═════ TEXT EXTRACT ═════

Re: [DISCUSS] KIP-1159: Large message reference based Serializer

Omnia Ibrahim Mon, 11 Aug 2025 10:07:48 -0700

Hi Jun
> JR11. Do you think that we need to add key.serializers and
> key.deserializers or do you think covering large messages in value is
> enough?
The large message issue usually is a value issue, I never saw a key that is 
bigger than broker message size. If I would add key.serializers and 
key.deserializers it would be for consistency and maybe there are use-cases 
where developers want to apply multiple serializations in order on the key as 
well outside the context of the large message support. 
I updated the KIP to add these two configs now.


> JR12. We can load ComposableSerializer automatically if value.serializers
> or value.deserializers are specified. But, it seems that we could keep
> ComposableSerializer as an internal implementation. For example,
> ProducerInterceptors is automatically loaded when multiple interceptors are
> specified and is an internal class.
I updated the kip to highlight that the changes is updating ProducerConfig and 
ConsumerConfig to have new config for serializers/deserializers and not the 
actual class this is implementation details and not public interfaces. 

> JR17. We could estimate the size after compression, but the estimator is
> not 100% accurate. It seems that it's simpler to just use the original
> message size.

═════ PROVIDED INFORMATION ═════

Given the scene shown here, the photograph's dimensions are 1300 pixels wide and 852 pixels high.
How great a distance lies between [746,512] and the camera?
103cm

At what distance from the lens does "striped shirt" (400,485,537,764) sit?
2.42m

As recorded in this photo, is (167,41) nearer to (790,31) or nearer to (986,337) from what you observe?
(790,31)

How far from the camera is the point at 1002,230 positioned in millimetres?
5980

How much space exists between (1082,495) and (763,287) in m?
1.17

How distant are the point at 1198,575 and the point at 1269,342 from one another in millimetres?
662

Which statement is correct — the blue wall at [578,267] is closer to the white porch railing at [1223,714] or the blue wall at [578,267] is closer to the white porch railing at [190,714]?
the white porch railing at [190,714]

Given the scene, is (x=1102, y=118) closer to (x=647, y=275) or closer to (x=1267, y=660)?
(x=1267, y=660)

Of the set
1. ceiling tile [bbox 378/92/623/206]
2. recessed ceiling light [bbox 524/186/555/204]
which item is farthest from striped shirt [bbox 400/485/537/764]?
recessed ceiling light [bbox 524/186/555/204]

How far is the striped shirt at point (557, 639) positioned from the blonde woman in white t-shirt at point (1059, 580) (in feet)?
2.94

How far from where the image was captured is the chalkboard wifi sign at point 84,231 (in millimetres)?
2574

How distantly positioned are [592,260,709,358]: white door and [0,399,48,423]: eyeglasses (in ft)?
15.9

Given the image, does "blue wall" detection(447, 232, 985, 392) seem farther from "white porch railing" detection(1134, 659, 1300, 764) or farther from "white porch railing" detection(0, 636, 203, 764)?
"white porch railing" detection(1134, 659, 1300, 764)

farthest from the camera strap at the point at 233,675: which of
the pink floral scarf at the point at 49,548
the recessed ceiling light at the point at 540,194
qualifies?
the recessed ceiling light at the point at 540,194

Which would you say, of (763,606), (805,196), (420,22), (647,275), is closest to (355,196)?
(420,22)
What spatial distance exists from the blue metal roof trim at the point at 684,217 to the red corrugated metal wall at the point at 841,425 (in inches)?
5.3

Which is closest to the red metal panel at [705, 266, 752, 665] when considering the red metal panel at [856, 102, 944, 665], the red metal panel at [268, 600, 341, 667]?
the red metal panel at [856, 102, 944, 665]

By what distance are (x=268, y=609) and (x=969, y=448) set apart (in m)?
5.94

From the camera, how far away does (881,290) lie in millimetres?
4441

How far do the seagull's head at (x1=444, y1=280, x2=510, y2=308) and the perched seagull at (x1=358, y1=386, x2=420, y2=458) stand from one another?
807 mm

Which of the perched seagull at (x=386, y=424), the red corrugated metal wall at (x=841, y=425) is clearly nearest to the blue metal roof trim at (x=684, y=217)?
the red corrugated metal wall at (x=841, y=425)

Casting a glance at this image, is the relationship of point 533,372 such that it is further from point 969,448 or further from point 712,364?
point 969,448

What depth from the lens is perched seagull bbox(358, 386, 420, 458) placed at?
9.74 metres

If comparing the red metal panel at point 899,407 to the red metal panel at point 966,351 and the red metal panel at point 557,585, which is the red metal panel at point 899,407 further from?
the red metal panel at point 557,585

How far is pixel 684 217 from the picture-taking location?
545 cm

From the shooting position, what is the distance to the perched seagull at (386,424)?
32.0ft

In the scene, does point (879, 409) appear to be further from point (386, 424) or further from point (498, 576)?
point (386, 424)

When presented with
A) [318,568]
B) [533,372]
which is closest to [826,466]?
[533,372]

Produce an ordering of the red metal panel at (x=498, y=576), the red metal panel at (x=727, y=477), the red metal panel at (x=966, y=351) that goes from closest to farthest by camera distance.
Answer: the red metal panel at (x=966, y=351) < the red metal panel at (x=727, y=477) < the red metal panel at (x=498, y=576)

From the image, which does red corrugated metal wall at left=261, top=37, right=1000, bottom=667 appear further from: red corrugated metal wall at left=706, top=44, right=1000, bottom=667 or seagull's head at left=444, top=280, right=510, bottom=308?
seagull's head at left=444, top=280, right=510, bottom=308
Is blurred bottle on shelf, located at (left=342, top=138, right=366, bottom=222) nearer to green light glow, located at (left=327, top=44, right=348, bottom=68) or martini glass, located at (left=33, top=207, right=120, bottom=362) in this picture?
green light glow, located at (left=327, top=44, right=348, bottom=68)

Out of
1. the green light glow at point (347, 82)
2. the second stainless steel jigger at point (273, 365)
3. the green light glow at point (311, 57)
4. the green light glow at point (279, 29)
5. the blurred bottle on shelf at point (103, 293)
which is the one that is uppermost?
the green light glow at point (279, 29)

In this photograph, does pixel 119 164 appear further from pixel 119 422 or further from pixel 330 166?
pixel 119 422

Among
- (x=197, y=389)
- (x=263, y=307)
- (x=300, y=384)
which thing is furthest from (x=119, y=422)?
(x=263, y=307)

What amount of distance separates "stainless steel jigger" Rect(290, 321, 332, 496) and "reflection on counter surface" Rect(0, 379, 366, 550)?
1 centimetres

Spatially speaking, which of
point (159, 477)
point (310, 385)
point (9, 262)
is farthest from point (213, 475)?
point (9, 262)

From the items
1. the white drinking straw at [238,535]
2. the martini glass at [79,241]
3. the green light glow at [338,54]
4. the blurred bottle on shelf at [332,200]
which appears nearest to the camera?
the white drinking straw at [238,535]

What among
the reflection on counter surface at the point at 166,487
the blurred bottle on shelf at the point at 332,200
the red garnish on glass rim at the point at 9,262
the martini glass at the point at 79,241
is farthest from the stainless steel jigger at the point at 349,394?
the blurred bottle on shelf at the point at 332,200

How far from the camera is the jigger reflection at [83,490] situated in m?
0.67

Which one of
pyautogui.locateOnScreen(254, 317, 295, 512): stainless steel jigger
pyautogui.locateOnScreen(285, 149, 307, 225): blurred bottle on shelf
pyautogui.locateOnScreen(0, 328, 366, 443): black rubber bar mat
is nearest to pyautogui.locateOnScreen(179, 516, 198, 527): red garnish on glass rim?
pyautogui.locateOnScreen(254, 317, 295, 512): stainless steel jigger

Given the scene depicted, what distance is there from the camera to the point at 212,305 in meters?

═════

*INSTRUCTIONS:*
1. Print the KIP-1159 thread in full, word for word.
2. Output the stretch of the rows from the line containing "Spatially speaking, which of" through the last line of the rows, reproducing them exactly and giving nothing else.
The KIP-1159 thread and the rows have nothing to do with each other.

*SOLUTION SET:*
1.
Re: [DISCUSS] KIP-1159: Large message reference based Serializer

Omnia Ibrahim Mon, 11 Aug 2025 10:07:48 -0700

Hi Jun
> JR11. Do you think that we need to add key.serializers and
> key.deserializers or do you think covering large messages in value is
> enough?
The large message issue usually is a value issue, I never saw a key that is 
bigger than broker message size. If I would add key.serializers and 
key.deserializers it would be for consistency and maybe there are use-cases 
where developers want to apply multiple serializations in order on the key as 
well outside the context of the large message support. 
I updated the KIP to add these two configs now.


> JR12. We can load ComposableSerializer automatically if value.serializers
> or value.deserializers are specified. But, it seems that we could keep
> ComposableSerializer as an internal implementation. For example,
> ProducerInterceptors is automatically loaded when multiple interceptors are
> specified and is an internal class.
I updated the kip to highlight that the changes is updating ProducerConfig and 
ConsumerConfig to have new config for serializers/deserializers and not the 
actual class this is implementation details and not public interfaces. 

> JR17. We could estimate the size after compression, but the estimator is
> not 100% accurate. It seems that it's simpler to just use the original
> message size.

2.
Spatially speaking, which of
point (159, 477)
point (310, 385)
point (9, 262)
is farthest from point (213, 475)?
point (9, 262)

From the items
1. the white drinking straw at [238,535]
2. the martini glass at [79,241]
3. the green light glow at [338,54]
4. the blurred bottle on shelf at [332,200]
which appears nearest to the camera?
the white drinking straw at [238,535]

What among
the reflection on counter surface at the point at 166,487
the blurred bottle on shelf at the point at 332,200
the red garnish on glass rim at the point at 9,262
the martini glass at the point at 79,241
is farthest from the stainless steel jigger at the point at 349,394?
the blurred bottle on shelf at the point at 332,200

How far from the camera is the jigger reflection at [83,490] situated in m?
0.67

Which one of
pyautogui.locateOnScreen(254, 317, 295, 512): stainless steel jigger
pyautogui.locateOnScreen(285, 149, 307, 225): blurred bottle on shelf
pyautogui.locateOnScreen(0, 328, 366, 443): black rubber bar mat
is nearest to pyautogui.locateOnScreen(179, 516, 198, 527): red garnish on glass rim?
pyautogui.locateOnScreen(254, 317, 295, 512): stainless steel jigger

Given the scene depicted, what distance is there from the camera to the point at 212,305 in meters?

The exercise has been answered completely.